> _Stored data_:
________________________________________
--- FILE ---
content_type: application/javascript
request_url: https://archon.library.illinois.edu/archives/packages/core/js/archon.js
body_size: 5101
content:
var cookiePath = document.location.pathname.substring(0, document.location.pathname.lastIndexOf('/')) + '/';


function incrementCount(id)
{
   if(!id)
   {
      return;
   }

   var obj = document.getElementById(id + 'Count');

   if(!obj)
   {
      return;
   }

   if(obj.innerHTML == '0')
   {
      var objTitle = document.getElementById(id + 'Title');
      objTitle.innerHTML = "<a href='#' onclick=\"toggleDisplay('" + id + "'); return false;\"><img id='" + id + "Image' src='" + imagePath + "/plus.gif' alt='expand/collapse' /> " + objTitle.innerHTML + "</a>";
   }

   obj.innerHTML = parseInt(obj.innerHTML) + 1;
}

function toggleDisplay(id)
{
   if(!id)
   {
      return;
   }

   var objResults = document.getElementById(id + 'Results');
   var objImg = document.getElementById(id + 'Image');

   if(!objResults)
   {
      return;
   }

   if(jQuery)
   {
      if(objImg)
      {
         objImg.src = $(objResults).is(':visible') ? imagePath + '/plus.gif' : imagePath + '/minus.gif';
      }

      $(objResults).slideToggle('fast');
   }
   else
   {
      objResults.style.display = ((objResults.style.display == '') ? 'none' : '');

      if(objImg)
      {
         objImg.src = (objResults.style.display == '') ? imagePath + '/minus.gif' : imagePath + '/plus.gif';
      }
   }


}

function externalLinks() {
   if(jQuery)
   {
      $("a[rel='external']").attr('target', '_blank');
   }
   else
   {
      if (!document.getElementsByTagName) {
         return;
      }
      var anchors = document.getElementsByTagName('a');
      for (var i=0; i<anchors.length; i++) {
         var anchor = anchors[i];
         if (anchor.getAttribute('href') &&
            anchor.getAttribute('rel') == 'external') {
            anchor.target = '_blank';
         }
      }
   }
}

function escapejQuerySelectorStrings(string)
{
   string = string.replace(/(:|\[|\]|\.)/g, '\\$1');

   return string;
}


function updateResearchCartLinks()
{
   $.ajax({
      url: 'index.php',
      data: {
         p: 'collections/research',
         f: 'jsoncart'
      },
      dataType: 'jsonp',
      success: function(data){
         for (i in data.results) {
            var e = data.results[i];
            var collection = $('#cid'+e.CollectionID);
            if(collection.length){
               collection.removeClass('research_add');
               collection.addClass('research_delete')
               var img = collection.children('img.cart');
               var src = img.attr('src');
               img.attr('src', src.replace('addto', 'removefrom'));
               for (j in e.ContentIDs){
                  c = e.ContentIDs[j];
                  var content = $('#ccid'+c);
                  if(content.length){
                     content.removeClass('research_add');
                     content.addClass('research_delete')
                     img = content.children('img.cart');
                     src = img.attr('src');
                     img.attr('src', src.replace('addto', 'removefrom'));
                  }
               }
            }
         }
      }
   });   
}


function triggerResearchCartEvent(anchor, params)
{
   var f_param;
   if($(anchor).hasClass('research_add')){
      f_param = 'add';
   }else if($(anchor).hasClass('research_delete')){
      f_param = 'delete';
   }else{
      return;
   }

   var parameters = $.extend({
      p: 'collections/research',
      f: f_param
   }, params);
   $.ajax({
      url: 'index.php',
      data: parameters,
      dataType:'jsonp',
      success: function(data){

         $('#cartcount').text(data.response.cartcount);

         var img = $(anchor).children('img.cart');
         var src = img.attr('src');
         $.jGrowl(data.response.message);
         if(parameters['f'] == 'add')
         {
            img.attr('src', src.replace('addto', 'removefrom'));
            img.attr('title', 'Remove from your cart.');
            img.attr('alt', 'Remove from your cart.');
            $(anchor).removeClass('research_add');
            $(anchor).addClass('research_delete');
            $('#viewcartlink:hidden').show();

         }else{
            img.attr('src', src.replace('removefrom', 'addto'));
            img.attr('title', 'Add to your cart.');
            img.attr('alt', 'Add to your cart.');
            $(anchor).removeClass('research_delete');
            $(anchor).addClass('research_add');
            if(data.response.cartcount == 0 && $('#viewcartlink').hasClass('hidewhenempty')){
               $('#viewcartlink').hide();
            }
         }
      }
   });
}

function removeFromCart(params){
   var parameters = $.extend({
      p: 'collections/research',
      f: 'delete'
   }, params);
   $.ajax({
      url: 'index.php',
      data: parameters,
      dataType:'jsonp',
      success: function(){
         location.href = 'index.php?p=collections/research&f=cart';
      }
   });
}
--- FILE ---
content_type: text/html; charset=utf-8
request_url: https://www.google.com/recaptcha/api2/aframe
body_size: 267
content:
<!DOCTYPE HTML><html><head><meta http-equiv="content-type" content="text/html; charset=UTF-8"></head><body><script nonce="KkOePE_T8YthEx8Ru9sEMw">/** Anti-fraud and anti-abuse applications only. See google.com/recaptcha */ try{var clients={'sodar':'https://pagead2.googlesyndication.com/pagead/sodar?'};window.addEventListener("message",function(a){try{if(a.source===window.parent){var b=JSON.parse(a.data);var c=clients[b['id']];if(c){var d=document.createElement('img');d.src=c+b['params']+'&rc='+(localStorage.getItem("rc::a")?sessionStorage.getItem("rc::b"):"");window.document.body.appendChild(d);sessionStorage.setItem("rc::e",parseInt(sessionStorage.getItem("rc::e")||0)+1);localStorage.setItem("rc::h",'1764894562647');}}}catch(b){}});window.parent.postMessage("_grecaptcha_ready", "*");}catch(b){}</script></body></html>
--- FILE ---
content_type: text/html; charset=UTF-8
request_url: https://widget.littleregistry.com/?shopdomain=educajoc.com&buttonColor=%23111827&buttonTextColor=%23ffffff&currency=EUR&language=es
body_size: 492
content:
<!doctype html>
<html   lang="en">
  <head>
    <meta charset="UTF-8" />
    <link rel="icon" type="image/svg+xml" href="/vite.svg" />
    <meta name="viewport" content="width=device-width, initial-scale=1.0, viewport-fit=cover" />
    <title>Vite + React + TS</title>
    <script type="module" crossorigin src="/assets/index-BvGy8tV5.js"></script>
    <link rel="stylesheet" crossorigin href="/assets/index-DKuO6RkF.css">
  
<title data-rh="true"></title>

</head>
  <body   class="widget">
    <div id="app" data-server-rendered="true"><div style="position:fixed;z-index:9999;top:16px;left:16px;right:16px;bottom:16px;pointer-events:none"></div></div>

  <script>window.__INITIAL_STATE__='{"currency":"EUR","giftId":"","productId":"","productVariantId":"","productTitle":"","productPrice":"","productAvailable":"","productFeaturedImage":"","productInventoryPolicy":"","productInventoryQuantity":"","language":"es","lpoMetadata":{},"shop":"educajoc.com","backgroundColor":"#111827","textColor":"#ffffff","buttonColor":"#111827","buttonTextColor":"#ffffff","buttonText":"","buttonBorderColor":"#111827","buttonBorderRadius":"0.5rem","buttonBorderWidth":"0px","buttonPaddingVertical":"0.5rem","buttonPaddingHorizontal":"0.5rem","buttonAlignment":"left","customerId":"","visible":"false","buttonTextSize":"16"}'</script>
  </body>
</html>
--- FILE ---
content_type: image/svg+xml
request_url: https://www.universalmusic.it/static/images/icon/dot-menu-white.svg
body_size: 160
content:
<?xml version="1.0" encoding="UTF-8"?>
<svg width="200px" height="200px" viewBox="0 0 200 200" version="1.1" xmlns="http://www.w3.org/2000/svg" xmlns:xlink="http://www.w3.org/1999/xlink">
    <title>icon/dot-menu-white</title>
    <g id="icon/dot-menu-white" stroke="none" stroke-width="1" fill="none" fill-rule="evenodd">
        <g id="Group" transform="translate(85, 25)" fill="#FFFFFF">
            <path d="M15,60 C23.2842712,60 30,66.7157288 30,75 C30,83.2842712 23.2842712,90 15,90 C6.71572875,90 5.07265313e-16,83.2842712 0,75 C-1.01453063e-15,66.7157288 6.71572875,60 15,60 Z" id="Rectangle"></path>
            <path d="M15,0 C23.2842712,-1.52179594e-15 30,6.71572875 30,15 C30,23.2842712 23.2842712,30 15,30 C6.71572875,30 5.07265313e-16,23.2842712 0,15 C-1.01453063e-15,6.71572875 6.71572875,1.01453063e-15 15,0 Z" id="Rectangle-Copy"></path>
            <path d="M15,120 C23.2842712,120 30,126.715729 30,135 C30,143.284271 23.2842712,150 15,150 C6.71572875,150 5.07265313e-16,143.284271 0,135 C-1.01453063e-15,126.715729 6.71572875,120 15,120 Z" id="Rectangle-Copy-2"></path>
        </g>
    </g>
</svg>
________________________________________
> _WHAT THE TASK REQUIRES_:
Select and copy every line from the records that includes the word "href".

> _YOUR SOLUTION_:
      objTitle.innerHTML = "<a href='#' onclick=\"toggleDisplay('" + id + "'); return false;\"><img id='" + id + "Image' src='" + imagePath + "/plus.gif' alt='expand/collapse' /> " + objTitle.innerHTML + "</a>";
         if (anchor.getAttribute('href') &&
         location.href = 'index.php?p=collections/research&f=cart';
    <link rel="icon" type="image/svg+xml" href="/vite.svg" />
    <link rel="stylesheet" crossorigin href="/assets/index-DKuO6RkF.css">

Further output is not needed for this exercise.